Kura is a library that aims to help you make sense of user data. By using language models to iteratively summarise and cluster conversations, it provides a modular and flexible way for you to understand broad high level trends in your user base.

It's built with the same ideas as CLIO but open-sourced so that you can try it on your own data. I've written a walkthrough of the code that you can read to understand the high level ideas behind CLIO.

The work behind Kura is kindly sponsored by Improving RAG. If you're looking for a way to make sense of user data and tame your user application, please check them out.

Why is it useful?

By combining traditional clustering techniques with language models, we can get a much better understanding of the underlying structure of your data. For instance, using kura, we can identify clusters not by the content of the conversations but by the specific user intent.

Our API is designed to be modular and flexible so that you can easily extend it to fit your needs. Here's an example of how you can use it to cluster your own claude conversation history.

Note

If you're using a different formatting for your messages, you can also just manually create a list of Convesation objects and pass them into the cluster_conversations method. This is useful if you're exporting conversations from a different source

from kura import Kura
from asyncio import run
from kura.types import Conversation


kura = Kura()
conversations: list[Conversation] = Conversation.from_claude_conversation_dump(
    "conversations.json"
)
run(kura.cluster_conversations(conversations))

Roadmap

Kura is currently under active development and I'm working on adding more features to it. On a high level, I'm working on writing out more examples on how to swap out specific components of the pipeline to fit your needs as well as to improve on the support for different conversation formats.

Here's a rough roadmap of what I'm working on, contributions are welcome!

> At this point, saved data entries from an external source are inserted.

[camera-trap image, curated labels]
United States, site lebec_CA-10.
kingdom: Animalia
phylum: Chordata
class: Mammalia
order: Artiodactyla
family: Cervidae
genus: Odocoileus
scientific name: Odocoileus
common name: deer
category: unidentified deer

  • Implement a simple Kura clustering class
  • Implement a Kura CLI tool
  • Support hooks that can be ran on individual conversations and clusters to extract metadata
  • Support heatmap visualisation
  • Support ChatGPT conversations
  • Show how we can use Kura with other configurations such as UMAP instead of KMeans earlier on
  • Support more clients/conversation formats
  • Provide support for the specific flag that we can use in the CLi to specify the clustering directory and the port

I've also recorded a technical deep dive into what Kura is and the ideas behind it if you'd rather watch than read.

Getting Started

Note

Kura ships using the gemini-1.5-flash model by default. You must set a GOOGLE_API_KEY environment variable in your shell to use the Google Gemini API. If you don't have one, you can get one here.

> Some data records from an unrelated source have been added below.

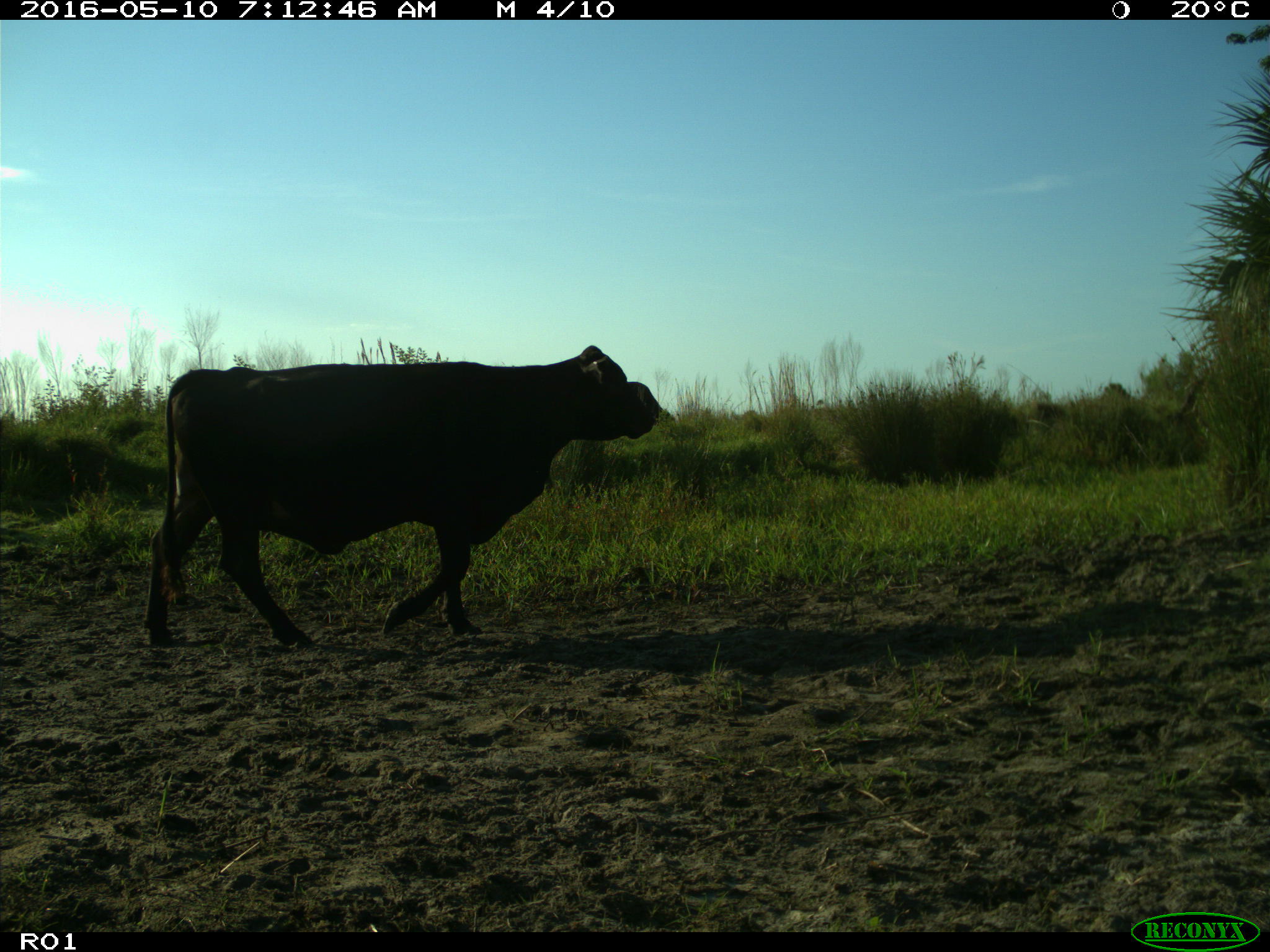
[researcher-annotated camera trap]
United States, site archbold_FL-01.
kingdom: Animalia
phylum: Chordata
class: Mammalia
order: Artiodactyla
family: Bovidae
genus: Bos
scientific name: Bos taurus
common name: domestic cow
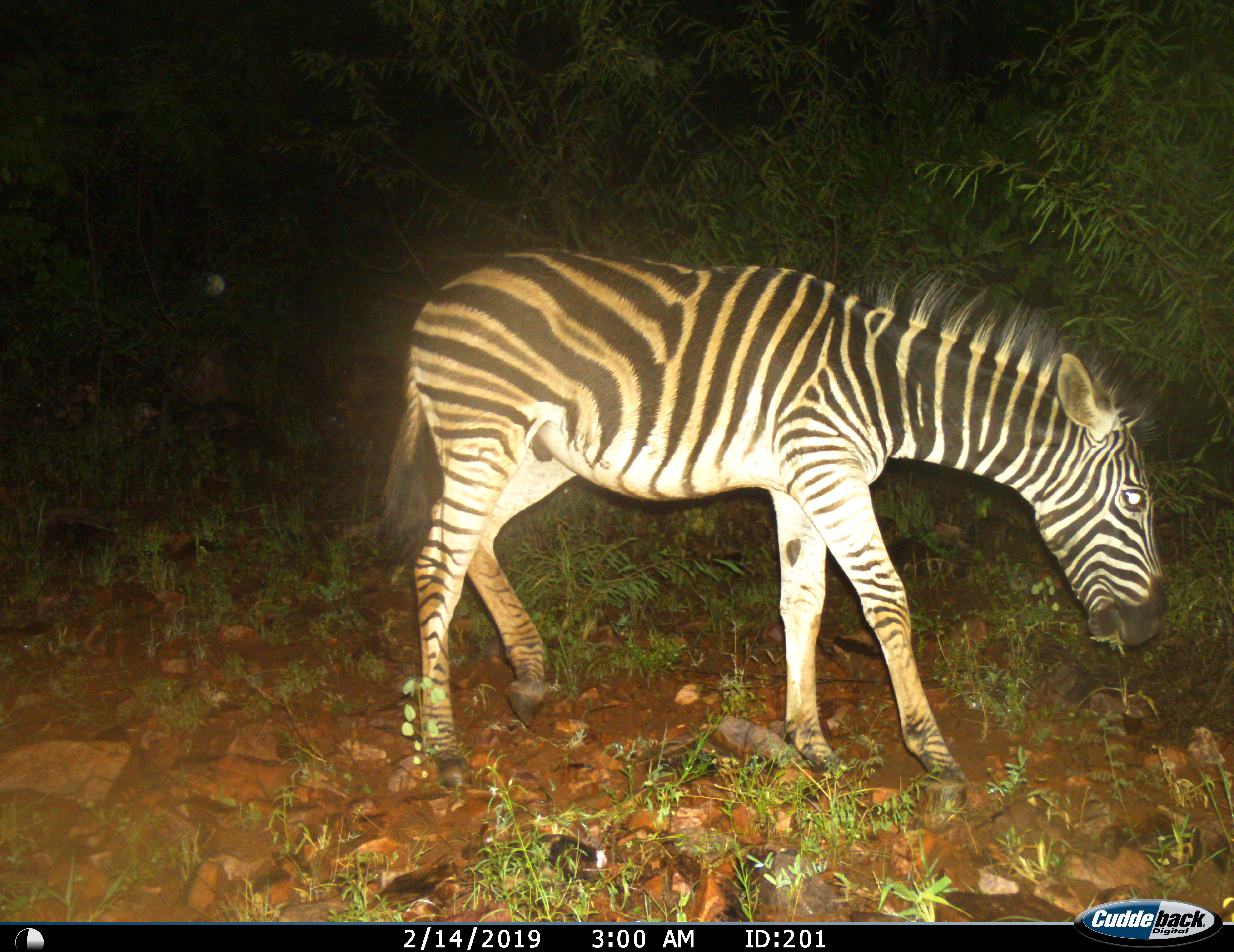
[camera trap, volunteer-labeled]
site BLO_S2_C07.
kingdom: Animalia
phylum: Chordata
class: Mammalia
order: Perissodactyla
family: Equidae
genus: Equus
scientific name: Equus quagga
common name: plains zebra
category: zebraplains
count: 1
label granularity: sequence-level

To get started with Kura, you'll need to install our python package and have a list of conversations to cluster.

pip install kura
uv pip install kura

If you're using the Claude app, you can export your conversation history here and use the Conversation.from_claude_conversation_dump method to load them into Kura.

If you don't have a list of conversations on hand, we've also uploaded a sample dataset of 190+ conversations onto hugging face that were synthetically generated by Gemini which we used to validate Kura's clustering ability.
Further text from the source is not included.